A community leader called farmers from neighbouring communities to discuss a terrible problem. They needed an urgent strategy to talk to the most powerful person in the area, the sultan. His elephant was damaging everyone's crops.
Everybody came. The atmosphere was tense and the discussions were heated.
Worried about what would happen if the sultan takes offense at being told about the damage, they agreed that the community leader would lead a delegation to talk to the sultan. At the start of the conversation, the leader would simply say "Sultan, your elephant..."
If the sultan then says "what about my elephant?" the rest of the delegation would tell him about the destruction of their crops.

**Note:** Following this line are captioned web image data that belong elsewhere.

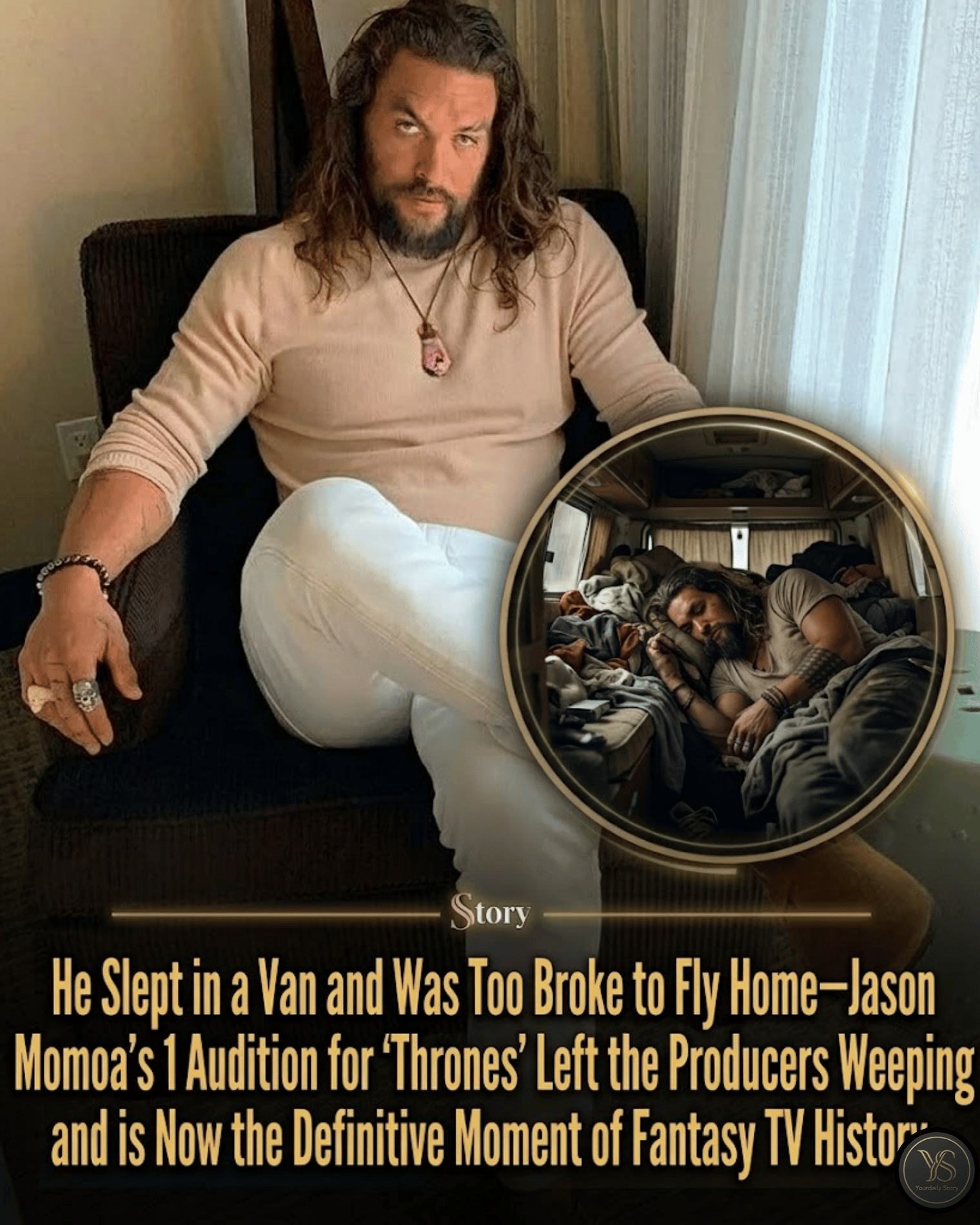 He Slept in a Van and Was Too Broke to Fly Home—Jason Momoa’s 1 Audition for ‘Thrones’ Left the Producers Weeping and is Now the Definitive Moment of Fantasy TV History.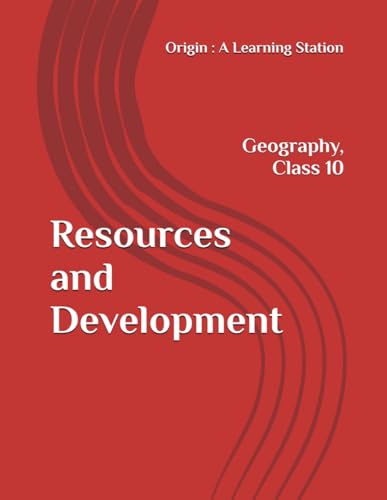 Resources and Development, Notes Class 10 Geography NCERT CBSE Resources and Development, Notes Class 10 Geography NCERT CBSE von Independently published
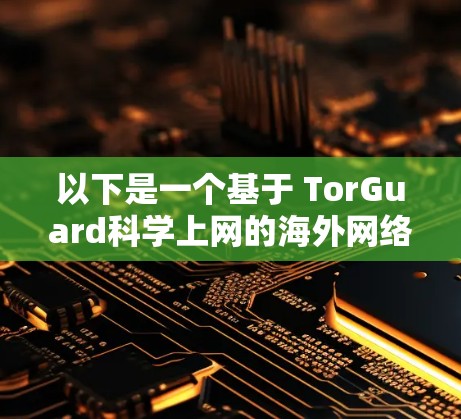 以下是一个基于 TorGuard科学上网的海外网络访问方案的详细说明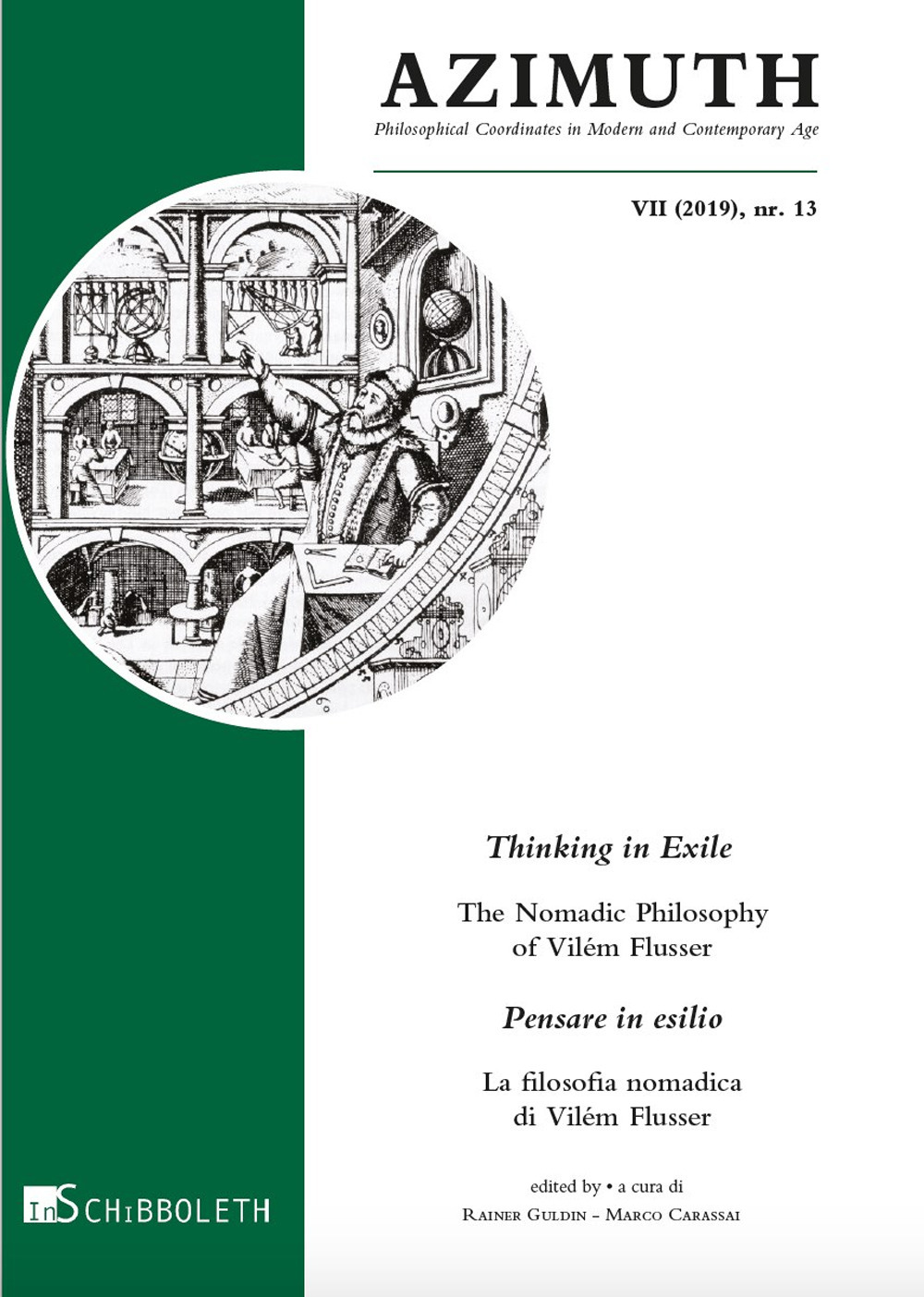 Azimuth. Vol. 13: Thinking in exile. The nomadic philosophy of Vilém Flusser-Pensare in esilio. La filosofia nomadica di Vilém Flusser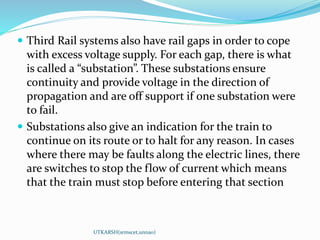UTKARSH(srmscet,unnao)
 Third Rail systems also have rail gaps in order to cope
with excess voltage supply. For each gap, there is what
is called a “substation”. These substations ensure
continuity and provide voltage in the direction of
propagation and are off support if one substation were
to fail.
 Substations also give an indication for the train to
continue on its route or to halt for any reason. In cases
where there may be faults along the electric lines, there
are switches to stop the flow of current which means
that the train must stop before entering that section
 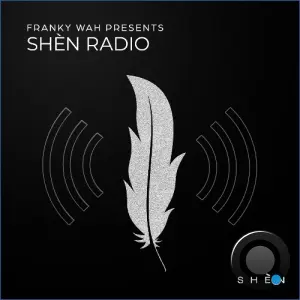 Franky Wah - Shèn Radio 025 (2026-08-18)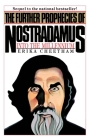 The Further Prophecies of Nostradamus: Into the Millennium Cover Image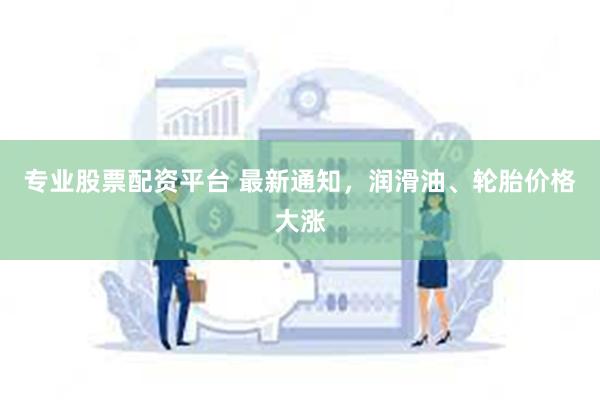 专业股票配资平台 最新通知，润滑油、轮胎价格大涨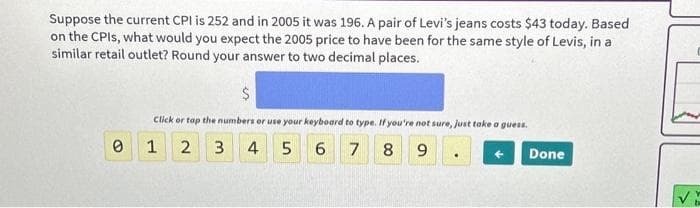 Suppose the current CPI is 252 and in 2005 it was 196. A pair of Levi's jeans costs $43 today. Based
on the CPIs, what would you expect the 2005 price to have been for the same style of Levis, in a
similar retail outlet? Round your answer to two decimal places.
0
$
Click or tap the numbers or use your keyboard to type. If you're not sure, just take a guess.
1 2 3 4 5
6 7 8 9
Done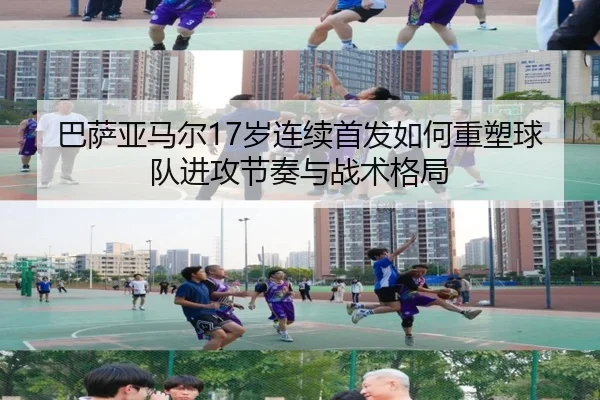 巴萨亚马尔17岁连续首发如何重塑球队进攻节奏与战术格局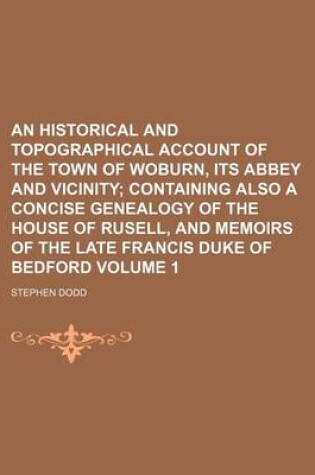 Cover of An Historical and Topographical Account of the Town of Woburn, Its Abbey and Vicinity; Containing Also a Concise Genealogy of the House of Rusell, an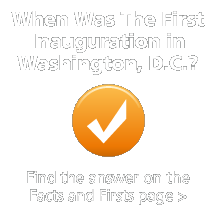 When was the first inauguration in Washington, D.C.? Find the answer on the facts and firsts page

The sultan agreed to meet the delegation. The leader sat opposite the sultan with the rest of the delegation behind him.
"Sultan, your elephant..." he said.
"What about my elephant?" the sultan asked, visibly irritated.
The leader was waiting for the rest of the delegation to speak, but nobody dared to talk.
"What about my elephant?" the sultan asked even more irritated.
Silence. The leader tried to make eye contact with his comrades, but they were all sitting with their heads lowered.
Then the leader spoke. "Sultan...eh...Sultan, your elephant is lonely. He needs a mate."
The moral of the story? Being afraid to dialogue honestly and to speak truth to power will result in you having to cope with two elephants destroying
what you have built up.
Adapted from a story told to me by a South Sudanese peacebuilder.